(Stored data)
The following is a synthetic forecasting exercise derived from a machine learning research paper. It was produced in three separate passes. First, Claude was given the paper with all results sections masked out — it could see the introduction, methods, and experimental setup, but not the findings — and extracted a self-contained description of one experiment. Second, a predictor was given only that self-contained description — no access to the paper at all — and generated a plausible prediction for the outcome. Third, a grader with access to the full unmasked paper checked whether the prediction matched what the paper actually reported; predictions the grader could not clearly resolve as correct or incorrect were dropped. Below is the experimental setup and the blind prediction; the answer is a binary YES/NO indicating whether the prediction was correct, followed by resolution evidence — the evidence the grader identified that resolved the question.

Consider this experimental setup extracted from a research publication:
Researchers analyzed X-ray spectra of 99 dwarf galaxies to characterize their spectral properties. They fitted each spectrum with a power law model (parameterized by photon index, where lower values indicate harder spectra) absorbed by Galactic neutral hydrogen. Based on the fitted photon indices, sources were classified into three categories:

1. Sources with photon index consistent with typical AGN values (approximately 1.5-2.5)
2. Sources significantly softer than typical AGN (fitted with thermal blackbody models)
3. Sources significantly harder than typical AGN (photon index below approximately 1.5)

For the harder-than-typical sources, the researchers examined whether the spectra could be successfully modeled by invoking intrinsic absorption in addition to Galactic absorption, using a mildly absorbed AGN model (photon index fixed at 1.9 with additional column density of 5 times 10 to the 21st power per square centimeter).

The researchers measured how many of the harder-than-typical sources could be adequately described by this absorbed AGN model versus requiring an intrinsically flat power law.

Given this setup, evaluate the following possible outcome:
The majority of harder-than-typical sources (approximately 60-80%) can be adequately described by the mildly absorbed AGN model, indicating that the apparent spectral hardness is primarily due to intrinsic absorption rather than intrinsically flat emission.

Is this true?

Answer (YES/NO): YES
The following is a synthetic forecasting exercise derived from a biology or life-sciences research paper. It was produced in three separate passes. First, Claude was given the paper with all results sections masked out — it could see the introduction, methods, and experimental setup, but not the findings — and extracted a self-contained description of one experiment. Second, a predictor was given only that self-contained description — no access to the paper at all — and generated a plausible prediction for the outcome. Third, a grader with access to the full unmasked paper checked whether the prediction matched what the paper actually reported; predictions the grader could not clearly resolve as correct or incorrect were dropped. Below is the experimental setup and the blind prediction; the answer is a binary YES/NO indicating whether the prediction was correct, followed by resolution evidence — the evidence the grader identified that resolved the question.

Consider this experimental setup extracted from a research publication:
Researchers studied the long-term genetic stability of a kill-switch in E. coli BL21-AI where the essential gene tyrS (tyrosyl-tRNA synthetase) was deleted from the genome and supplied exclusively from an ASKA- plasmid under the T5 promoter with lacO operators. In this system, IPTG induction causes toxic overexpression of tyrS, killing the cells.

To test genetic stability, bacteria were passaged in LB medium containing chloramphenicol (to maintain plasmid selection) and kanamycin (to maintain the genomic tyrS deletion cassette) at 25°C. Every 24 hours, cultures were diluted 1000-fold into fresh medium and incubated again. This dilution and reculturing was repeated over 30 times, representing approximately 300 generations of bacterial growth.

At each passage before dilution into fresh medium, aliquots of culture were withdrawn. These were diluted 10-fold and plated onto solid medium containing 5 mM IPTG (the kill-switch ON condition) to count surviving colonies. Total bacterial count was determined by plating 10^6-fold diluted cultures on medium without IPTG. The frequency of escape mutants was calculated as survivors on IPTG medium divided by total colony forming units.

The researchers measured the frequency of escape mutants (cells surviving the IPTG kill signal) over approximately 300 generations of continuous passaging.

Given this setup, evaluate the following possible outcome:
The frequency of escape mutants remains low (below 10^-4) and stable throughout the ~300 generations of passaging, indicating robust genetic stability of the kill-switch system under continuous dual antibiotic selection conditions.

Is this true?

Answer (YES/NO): NO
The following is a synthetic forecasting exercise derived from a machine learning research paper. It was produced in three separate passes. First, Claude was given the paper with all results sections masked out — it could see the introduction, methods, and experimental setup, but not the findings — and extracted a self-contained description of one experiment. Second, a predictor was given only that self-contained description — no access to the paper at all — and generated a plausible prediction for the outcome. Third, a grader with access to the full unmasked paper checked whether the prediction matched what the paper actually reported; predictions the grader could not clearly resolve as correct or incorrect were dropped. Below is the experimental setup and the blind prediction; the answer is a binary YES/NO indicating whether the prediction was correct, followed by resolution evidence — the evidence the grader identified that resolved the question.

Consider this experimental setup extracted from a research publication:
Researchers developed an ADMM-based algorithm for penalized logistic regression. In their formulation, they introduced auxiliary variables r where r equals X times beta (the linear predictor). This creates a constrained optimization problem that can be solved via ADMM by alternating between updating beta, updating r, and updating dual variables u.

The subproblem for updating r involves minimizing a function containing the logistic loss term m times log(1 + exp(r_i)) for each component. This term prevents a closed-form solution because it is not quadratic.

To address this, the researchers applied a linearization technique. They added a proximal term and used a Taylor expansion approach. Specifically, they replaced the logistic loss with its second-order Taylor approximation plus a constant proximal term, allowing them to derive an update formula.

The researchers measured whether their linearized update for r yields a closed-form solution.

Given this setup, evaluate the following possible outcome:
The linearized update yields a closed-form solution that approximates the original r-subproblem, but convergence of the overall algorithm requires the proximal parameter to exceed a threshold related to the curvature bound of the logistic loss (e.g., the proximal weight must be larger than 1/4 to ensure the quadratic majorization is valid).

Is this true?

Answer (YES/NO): NO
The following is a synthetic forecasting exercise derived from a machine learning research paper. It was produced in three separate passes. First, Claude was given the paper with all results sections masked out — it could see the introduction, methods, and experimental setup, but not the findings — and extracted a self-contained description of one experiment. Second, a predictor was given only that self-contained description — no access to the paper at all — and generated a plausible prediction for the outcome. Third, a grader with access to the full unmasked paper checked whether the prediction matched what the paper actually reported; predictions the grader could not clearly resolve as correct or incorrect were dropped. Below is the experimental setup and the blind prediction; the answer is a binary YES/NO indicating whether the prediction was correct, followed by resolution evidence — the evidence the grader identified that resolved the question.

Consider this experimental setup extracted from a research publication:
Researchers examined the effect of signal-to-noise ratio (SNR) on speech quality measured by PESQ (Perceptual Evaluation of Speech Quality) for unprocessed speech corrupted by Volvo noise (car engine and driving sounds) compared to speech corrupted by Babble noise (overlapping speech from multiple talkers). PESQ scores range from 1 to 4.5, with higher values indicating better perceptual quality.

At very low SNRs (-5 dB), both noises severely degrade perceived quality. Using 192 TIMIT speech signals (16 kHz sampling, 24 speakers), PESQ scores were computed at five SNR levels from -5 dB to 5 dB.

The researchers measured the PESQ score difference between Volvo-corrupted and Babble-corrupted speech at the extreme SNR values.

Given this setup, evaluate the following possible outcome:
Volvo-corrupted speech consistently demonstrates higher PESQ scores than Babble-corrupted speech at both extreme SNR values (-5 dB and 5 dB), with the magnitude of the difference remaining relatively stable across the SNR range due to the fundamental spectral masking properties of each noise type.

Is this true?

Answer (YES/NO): NO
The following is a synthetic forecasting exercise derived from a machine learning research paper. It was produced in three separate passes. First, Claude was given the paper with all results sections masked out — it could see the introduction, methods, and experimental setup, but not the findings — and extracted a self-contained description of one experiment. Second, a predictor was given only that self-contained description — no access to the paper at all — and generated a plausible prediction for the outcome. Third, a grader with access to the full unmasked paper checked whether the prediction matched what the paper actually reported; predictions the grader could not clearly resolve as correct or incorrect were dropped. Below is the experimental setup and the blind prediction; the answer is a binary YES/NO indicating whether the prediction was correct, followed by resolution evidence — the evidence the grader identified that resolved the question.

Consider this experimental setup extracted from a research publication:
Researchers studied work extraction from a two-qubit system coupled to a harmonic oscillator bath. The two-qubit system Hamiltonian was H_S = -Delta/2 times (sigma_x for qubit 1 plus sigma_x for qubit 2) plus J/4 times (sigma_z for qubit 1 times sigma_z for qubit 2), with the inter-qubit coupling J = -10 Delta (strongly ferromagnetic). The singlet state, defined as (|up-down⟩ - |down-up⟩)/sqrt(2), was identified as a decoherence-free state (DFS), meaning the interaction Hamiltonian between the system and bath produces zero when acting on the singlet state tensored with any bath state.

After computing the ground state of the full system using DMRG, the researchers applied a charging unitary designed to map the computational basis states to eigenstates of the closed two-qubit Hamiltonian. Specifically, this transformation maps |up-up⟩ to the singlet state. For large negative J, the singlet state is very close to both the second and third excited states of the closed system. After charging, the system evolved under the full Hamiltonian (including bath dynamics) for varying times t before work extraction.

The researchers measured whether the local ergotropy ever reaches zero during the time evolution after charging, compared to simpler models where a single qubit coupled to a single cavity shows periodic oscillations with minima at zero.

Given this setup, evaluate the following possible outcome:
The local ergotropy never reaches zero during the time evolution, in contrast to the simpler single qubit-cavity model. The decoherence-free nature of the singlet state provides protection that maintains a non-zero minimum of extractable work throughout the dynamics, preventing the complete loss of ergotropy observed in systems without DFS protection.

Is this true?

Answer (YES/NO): YES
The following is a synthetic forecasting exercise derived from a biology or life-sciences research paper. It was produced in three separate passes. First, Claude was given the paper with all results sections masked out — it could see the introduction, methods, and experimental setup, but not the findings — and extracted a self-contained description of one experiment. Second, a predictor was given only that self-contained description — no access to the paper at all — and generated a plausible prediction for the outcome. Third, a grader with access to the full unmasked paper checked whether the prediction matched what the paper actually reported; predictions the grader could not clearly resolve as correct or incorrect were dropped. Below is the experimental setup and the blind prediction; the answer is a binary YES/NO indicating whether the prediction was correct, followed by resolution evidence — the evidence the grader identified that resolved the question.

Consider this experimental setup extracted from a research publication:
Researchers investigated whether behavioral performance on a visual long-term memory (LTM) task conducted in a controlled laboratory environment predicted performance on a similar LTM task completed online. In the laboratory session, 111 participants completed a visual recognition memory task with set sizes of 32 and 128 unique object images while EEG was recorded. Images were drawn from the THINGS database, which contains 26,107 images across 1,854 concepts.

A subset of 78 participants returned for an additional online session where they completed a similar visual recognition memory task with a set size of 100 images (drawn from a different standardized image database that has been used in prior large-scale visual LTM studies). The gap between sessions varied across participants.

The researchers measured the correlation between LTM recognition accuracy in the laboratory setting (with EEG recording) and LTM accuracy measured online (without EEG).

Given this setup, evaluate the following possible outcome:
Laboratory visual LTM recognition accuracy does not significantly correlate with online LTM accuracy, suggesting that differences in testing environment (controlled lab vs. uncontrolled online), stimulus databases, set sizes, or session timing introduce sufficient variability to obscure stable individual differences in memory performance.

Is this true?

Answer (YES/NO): NO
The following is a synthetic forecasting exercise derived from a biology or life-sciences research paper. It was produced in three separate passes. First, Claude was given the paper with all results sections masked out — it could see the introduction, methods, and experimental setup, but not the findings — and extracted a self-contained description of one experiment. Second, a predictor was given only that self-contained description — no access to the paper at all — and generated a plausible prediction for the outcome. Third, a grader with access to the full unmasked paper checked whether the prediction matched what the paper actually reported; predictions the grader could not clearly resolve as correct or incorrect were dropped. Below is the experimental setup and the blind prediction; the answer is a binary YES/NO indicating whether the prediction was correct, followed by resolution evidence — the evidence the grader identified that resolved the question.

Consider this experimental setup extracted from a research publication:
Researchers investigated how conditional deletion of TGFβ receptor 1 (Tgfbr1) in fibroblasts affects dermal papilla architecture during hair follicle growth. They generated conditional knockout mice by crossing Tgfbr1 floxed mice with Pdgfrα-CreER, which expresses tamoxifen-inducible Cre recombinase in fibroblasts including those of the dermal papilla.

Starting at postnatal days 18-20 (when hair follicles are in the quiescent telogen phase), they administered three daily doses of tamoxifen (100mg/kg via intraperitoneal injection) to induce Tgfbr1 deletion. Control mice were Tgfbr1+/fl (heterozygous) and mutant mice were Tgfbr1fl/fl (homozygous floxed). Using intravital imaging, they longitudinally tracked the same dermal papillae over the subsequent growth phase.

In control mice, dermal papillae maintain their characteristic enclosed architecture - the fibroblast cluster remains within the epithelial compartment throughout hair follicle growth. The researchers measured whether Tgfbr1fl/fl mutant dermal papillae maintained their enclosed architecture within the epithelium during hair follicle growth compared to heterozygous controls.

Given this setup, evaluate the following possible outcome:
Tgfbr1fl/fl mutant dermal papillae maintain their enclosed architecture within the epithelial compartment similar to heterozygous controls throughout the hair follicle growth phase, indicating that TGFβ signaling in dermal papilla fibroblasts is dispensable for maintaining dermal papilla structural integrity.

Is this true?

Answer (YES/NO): NO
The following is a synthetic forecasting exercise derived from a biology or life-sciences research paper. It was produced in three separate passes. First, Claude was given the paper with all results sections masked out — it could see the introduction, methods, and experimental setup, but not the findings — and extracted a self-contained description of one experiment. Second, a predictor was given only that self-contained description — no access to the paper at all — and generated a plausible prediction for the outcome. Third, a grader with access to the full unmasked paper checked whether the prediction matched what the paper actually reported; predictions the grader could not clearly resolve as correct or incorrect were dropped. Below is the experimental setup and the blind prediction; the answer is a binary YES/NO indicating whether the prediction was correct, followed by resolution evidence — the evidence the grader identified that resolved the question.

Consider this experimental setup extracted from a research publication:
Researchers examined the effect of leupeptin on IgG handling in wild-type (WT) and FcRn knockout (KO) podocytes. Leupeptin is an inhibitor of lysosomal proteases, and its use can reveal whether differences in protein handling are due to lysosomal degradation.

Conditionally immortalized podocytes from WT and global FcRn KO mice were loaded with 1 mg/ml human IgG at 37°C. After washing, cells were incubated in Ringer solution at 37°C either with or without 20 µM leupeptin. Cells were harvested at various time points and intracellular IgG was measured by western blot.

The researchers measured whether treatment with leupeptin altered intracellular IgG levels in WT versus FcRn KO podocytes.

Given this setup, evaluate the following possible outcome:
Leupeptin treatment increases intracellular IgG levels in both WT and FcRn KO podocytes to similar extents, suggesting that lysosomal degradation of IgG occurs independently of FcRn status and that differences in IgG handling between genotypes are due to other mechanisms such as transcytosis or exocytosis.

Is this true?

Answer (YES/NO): NO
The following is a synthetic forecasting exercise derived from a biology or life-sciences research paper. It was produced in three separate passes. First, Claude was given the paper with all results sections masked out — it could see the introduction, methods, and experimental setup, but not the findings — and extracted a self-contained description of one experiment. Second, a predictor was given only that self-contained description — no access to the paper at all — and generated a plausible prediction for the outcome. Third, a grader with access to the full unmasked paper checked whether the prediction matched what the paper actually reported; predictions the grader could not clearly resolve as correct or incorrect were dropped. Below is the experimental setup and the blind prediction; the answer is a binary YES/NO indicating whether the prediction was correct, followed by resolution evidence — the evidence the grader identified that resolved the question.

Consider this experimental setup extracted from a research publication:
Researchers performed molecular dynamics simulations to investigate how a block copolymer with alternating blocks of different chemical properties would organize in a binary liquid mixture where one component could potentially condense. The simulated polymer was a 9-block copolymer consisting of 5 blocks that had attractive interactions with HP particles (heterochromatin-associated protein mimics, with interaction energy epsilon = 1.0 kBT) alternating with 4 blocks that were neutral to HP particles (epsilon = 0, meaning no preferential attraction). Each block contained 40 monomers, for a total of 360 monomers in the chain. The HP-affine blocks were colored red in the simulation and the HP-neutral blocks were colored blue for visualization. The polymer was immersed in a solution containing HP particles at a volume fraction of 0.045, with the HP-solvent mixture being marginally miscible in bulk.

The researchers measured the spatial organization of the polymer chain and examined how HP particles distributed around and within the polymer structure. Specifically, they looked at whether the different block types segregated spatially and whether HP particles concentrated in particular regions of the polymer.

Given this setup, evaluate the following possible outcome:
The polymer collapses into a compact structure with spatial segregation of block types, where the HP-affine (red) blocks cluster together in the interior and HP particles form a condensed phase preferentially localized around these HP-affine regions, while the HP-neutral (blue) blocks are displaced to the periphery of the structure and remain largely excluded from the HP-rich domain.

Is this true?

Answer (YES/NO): YES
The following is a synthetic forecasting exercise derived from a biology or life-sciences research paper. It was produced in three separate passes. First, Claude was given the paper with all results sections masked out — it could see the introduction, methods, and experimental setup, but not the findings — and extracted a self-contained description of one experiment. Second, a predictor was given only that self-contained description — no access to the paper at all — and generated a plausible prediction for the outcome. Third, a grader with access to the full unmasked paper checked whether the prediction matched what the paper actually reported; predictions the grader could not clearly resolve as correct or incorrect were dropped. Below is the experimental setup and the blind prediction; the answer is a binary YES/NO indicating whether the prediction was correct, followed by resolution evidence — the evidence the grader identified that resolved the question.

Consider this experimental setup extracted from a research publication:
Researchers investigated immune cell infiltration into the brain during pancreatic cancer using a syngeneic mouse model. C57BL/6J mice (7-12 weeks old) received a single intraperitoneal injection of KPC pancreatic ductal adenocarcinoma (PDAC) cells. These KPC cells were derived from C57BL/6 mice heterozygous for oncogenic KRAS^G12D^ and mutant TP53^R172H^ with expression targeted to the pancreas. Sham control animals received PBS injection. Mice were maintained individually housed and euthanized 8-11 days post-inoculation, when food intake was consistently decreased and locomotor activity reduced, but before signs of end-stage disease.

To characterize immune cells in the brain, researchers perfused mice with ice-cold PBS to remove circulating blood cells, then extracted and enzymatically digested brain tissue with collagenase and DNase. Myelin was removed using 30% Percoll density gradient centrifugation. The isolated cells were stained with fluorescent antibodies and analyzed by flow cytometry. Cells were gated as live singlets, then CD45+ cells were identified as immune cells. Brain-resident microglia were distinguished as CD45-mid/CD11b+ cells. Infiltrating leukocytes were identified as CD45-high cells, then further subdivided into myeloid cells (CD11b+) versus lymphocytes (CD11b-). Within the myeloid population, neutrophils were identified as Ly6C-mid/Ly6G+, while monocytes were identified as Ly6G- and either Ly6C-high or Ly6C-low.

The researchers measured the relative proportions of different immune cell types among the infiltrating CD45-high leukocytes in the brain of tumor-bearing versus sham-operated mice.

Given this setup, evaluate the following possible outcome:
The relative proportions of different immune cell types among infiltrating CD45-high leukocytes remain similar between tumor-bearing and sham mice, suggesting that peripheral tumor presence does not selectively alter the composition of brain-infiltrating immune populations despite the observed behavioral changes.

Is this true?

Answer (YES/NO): NO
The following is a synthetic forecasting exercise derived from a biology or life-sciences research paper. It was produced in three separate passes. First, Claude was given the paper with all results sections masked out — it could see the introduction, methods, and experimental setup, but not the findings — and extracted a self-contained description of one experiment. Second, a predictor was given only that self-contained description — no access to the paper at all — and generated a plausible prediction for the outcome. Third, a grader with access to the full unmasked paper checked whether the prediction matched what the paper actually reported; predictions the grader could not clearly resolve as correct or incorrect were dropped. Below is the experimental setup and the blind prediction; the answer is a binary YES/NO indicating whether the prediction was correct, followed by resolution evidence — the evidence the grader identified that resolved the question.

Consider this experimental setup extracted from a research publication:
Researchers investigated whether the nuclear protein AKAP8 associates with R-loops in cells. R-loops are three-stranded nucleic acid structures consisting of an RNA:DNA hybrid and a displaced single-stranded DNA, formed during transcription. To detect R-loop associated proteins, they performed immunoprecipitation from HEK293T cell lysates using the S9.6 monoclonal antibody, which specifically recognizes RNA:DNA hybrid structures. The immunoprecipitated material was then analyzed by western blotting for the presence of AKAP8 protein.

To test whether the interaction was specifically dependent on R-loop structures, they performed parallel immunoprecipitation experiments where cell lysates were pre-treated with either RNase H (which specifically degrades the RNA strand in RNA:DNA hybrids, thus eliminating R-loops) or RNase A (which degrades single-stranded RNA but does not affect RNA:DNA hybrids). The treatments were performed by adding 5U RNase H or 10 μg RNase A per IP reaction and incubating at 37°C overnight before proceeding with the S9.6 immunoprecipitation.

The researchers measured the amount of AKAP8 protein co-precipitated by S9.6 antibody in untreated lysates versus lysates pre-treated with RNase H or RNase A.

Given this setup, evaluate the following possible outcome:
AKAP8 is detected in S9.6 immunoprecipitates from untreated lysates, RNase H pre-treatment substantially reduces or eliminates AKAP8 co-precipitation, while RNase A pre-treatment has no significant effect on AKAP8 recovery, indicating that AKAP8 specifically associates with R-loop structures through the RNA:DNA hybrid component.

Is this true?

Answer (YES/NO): NO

BRIEF:
Within the data above, find the lines that contain the word "passaging" and copy each of them.

WRITTEN SOLUTION:
The researchers measured the frequency of escape mutants (cells surviving the IPTG kill signal) over approximately 300 generations of continuous passaging.
The frequency of escape mutants remains low (below 10^-4) and stable throughout the ~300 generations of passaging, indicating robust genetic stability of the kill-switch system under continuous dual antibiotic selection conditions.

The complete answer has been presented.